During one of our class discussions this semester, one of my classmates said: In order to
make art you need to live life fully. you need to be vulnerable to life. You dont have to have
suffered something awful to create art, you just have to live life fully. By giving into our
weakness for real connection, or true emotion, or full bodied living, we allow ourselves the
privilege of falling into a more meaningful way of moving and living.
In the article What Can a Body Know, Kimerer LaMothe offers four steps to the philosophy of bodily becoming. 1) We are bodies 2) Our bodies are movement 3) The movement that we are is the movement that is making us 4) Transformation occurs when we bring
our sense of this dynamic to life (3). These guideposts point to an understanding of the wisdom
that is housed within the body; a wisdom that movement has the power to awaken. When we
stop numbing ourselves to the feelings, and attempting to become stronger than our weaknesses,
we can connect to this wisdom inside.
I believe that art, is meant to disrupt. When LaMothe writes that the movements we
make are making us, she is referring to this ability of dance, and art in general, to transform us
(What Can). In order for this to happen though, we must acknowledge our hunger for something more. Shifting patterns of thought and movement is difficult, because sometimes when we
acknowledge our hunger we realize how empty we truly are. That is why I felt such a powerful
sensation of nostalgia or longing after the performance. I wanted to always be as fulfilled as I
was in that moment. While the Batsheva performance did cause a huge shift in my perspective, I

think that this occurred not because of that singular moment of watching dance, but because of
the years in this program that prepared me for that moment.

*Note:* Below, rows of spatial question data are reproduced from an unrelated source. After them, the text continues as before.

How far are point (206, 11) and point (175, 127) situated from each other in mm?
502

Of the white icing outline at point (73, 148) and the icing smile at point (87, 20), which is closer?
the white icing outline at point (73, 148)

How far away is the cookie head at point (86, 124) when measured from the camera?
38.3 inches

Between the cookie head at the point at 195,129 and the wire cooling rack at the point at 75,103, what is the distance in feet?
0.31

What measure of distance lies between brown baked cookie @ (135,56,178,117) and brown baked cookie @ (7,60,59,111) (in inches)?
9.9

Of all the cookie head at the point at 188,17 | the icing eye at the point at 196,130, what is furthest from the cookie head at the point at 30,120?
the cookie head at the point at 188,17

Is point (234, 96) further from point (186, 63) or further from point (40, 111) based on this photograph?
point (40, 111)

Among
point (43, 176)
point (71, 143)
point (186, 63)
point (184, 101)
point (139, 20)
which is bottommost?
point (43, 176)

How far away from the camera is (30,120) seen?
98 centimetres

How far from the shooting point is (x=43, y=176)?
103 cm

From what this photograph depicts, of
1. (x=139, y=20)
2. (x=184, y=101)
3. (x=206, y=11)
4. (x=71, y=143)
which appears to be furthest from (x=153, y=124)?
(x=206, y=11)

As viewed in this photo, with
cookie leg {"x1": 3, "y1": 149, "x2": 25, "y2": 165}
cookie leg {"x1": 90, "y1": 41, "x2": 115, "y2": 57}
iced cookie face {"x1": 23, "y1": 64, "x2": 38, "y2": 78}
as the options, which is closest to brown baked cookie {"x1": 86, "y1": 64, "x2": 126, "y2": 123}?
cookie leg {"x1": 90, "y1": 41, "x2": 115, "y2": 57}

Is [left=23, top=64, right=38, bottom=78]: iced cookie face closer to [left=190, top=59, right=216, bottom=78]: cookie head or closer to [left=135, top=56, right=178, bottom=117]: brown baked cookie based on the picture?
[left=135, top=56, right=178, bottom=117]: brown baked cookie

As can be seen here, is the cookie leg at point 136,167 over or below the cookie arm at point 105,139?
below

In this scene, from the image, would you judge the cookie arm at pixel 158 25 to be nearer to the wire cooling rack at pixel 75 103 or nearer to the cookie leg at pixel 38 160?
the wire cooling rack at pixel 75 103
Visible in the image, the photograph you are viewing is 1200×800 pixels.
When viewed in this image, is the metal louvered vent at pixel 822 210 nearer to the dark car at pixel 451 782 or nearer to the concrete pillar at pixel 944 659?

I have spent three and a half years clearing out the cobwebs of doubt, and being led to a
deeper thought process about art. The process will be life long, but in general this program has
emptied me; it has taught me to be gnawingly hungry for a deeper experience. Batsheva felt like
the satisfaction I had been searching for; the experience that stayed the hunger. But the effect
was brief, because mostly it left me wanting more. The experience broke me down so that I can
learn to create my own meaning, and so that I can continue to follow the hunger towards what
matters.

Works Cited
Howard, Rachel. "Batsheva Dance Company: Ohad Naharins 'Sadeh21 at YBCA." Rev. of
Sadeh21. SF Gate [San Francisco] 5 Nov. 2014: n. pag. Sfgate.com. 5 Nov. 2014. Web. 9
Nov. 2014.
LaMothe, Kimerer. "What Can a Body Know." Across the Threshold, Duke University (2009): n.
pag. Print.
LaMothe, Kimerer. "What Is Mental Health." (2011): n. pag. Print.